Adventures in Photography Challenge Round-Up
So I didn’t quite make it to day 31.
I had completely underestimated the amount of work and time that would be required to finish this challenge and in the end work commitments forced me to abandon my project on day 27. I completed 26 days, visited 26 different locations and took 351 different images. It was mostly really good fun and it forced me to go out on days when the weather was horrible and I really wasn’t feeling that creative. But despite some challenges I have come away with some images that I like and that I will probably use again so it was definitely worth while. I have also spent 26 days out in the Suffolk countryside which is always rewarding. It is something I never tire of and I am lucky to have such varied and beautiful landscape on my doorstep.
So what have I learned from my challenge?
I create my best work without pressure when I have time to connect with the landscape.
The challenge was a really different way of working for me. I often only go out if the weather looks promising. I tend to go out with a pre planned shot / shots in mind and work with the weather and light. I rarely go out every day as there are always too many pulls on my time. So from that respect the challenge was brilliant.
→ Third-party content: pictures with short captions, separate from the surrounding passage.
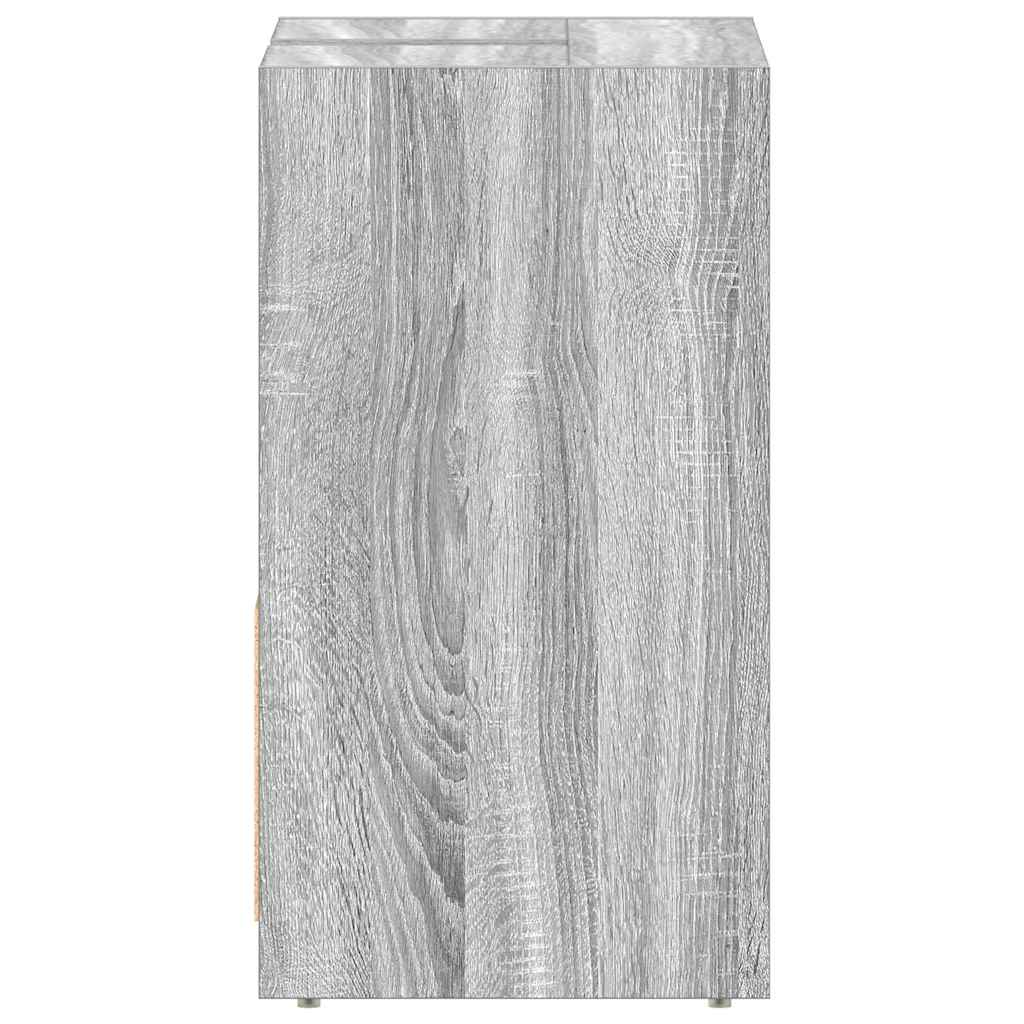 vidaXL Dulap de baie, gri sonoma, 60x33x61 cm, lemn prelucrat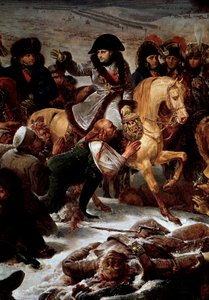 Preussens og Polens kampagne (1806-1807): "" Napoleon I (1769-1821) på slagmarken ved Eylau den 9/02/1807"" Detalje. Maleri af Antoine Jean Gros (1771-1835) 1808 søn. 5,21x7,84 m Paris, Musée du Louvre af Antoine Jean Gros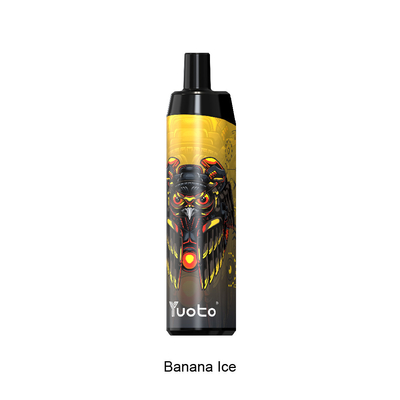 Desechable Vape Pod 5000 Puffs Banana Flavor Yuoto Thanos Mesh Coil 14ml Ejuice 650mAh Batería que aumenta el volumen Fábrica de China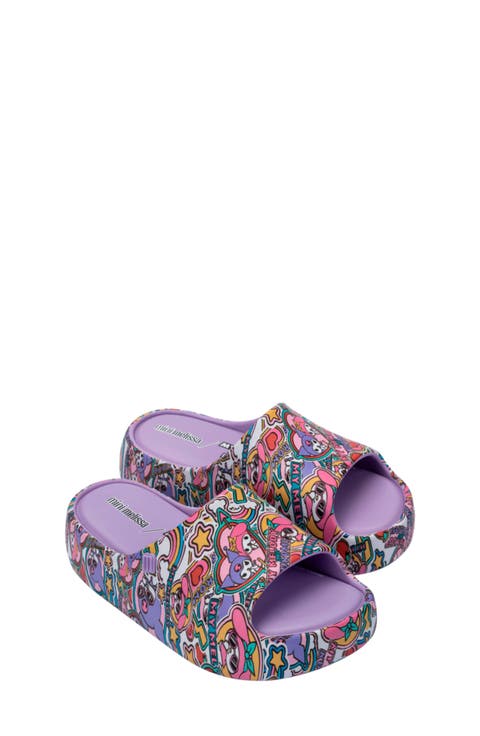 x Sanrio Kids' Free Platform Slide Sandal (Little Kid & Big Kid)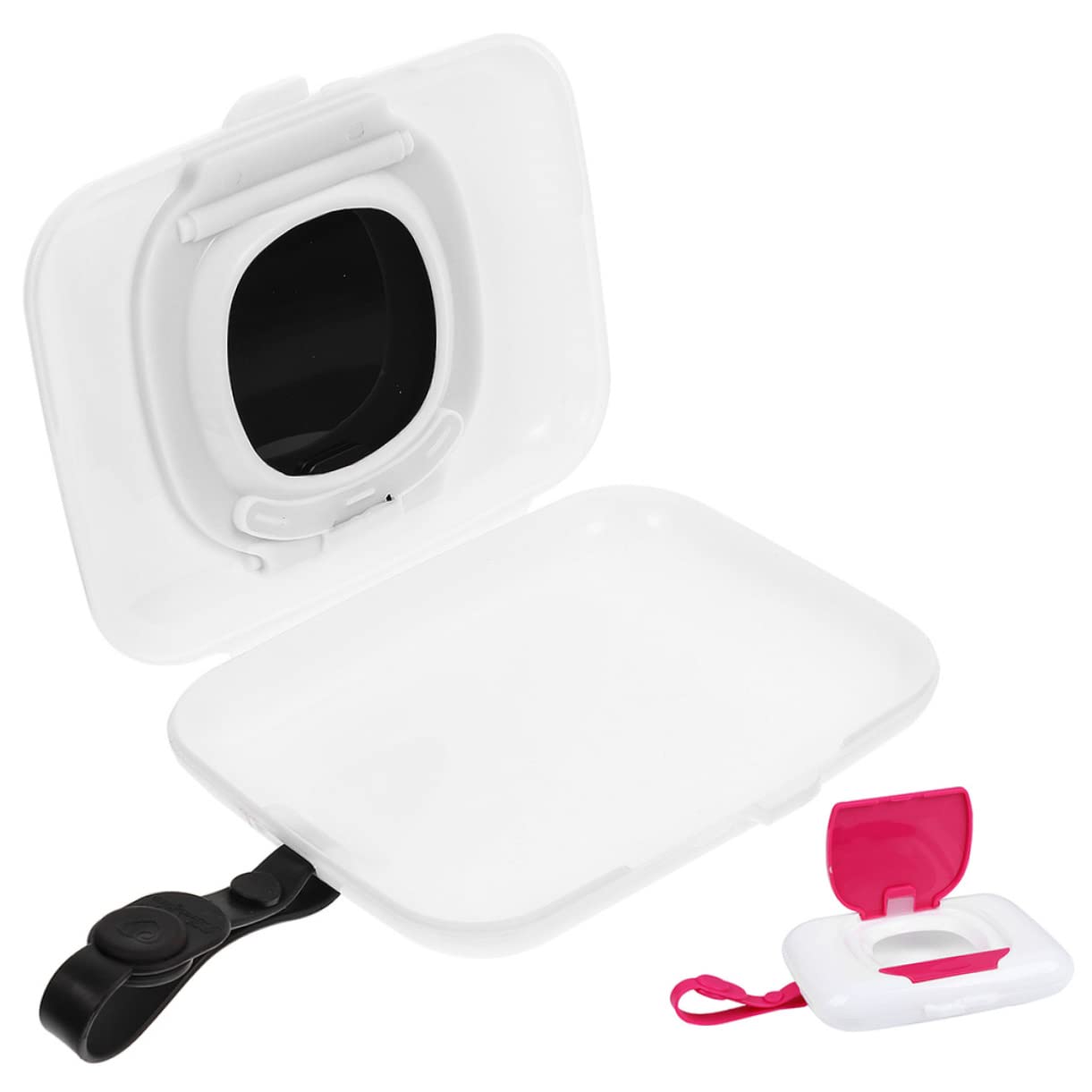 VICASKY 8-Pack Flushable Wipes Dispenser with Warmer - Travel-Friendly Face & Baby Wipes Storage Box - Perfect for Diaper Changing, Makeup Removal & On-the-Go Hygiene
It forced me to get out, it force me to think creatively and it forced me to embrace all the varied weather that the Suffolk Coast could throw at me!
I don’t need to travel to take compelling landscape images
It is easy to assume that the images we can make by staying local are somehow inferior to those captured further afield but this is just nonsense. Compelling images can be made anywhere with a bit of vision and a whole lot of observation. This challenge was the ultimate exercise in observation and making the most from one location.
Quality over quantity is best every time.
Working to shoot 20 plus images in one session I felt was a compromise between quality and quantity. It was hard to maintain the creative enthusiasm for high numbers of images. The process became more about story telling using multiple shots rather than 20 separate stand alone images. It was also hard to relax and connect with the landscape whilst working so hard to capture a large amount of images. So I learned that, personally, I much prefer to go out and soak up the feeling of a place and come away with one or two shots if I am lucky. For me it is not all about the images it is about a process, a connection and spending quality time in the landscape.
The weather doesn’t matter
It is possible to take interesting images in any weather. March was actually pretty grey and dull and I am sure if I was taking images normally I wouldn’t have gone out half as much. I found I actually prefer soft light and greyer days to vibrant skies and I made some of my favourite images on the worst days. This shot from East Lane, Bawdsey was taken on day six on a very grey morning but it is one of my favourite images from the month.
My favourite day
I enjoyed all my trips out and especially enjoyed discovering areas I hadn’t visited before like the beech woods at Lower Hollesley Common (day 14) or the fens by the River Tang (day 21). Neither site produced the best images but the experience in both cases was really memorable. For images, I loved day 25 at Waldringfield and day 22 around Hollesley and Boyton. In terms of connecting with the landscape the walk around Hollesley and Boyton was my favourite day which goes to show how staying local can have real benefits.
My worst or most challenging day
I didn’t really have a worst day. I had some challenging times – the worst day being day 11 at Shingle Street where I was trying to photograph in 50 mile an hour winds and ended up breaking a 6 stop filter and losing my lens cap to the wind and rough seas.
I was also saddened by the amount of litter on the beach, as captured on day 10. Litter was a bit of an unwanted theme and seems to have become much worse over the course of the pandemic. It was especially noticeable around the Orwell Bridge where the bins were over flowing and the amount of litter by the footpath was disgusting.
The most shocking thing I saw was the fire in the gamekeepers cottage at Staverton Thicks on day 4 of my challenge which put a cloud over an otherwise beautiful day.
I feel upset that I never made the end of my challenge but I know that I have had some memorable days out and maybe even come back with one or two decent images. For me photography is all about connecting with the natural world, spending time in nature and getting joy out of observing all the wildlife and tiny details around me just as much as capturing the grander landscape views. For this reason the challenge was so worth while.
If you feel like taking on a similar challenge yourself then I can highly recommend it – it will force you to get out more, and to observe more and ultimately will make you a better and more connected photographer.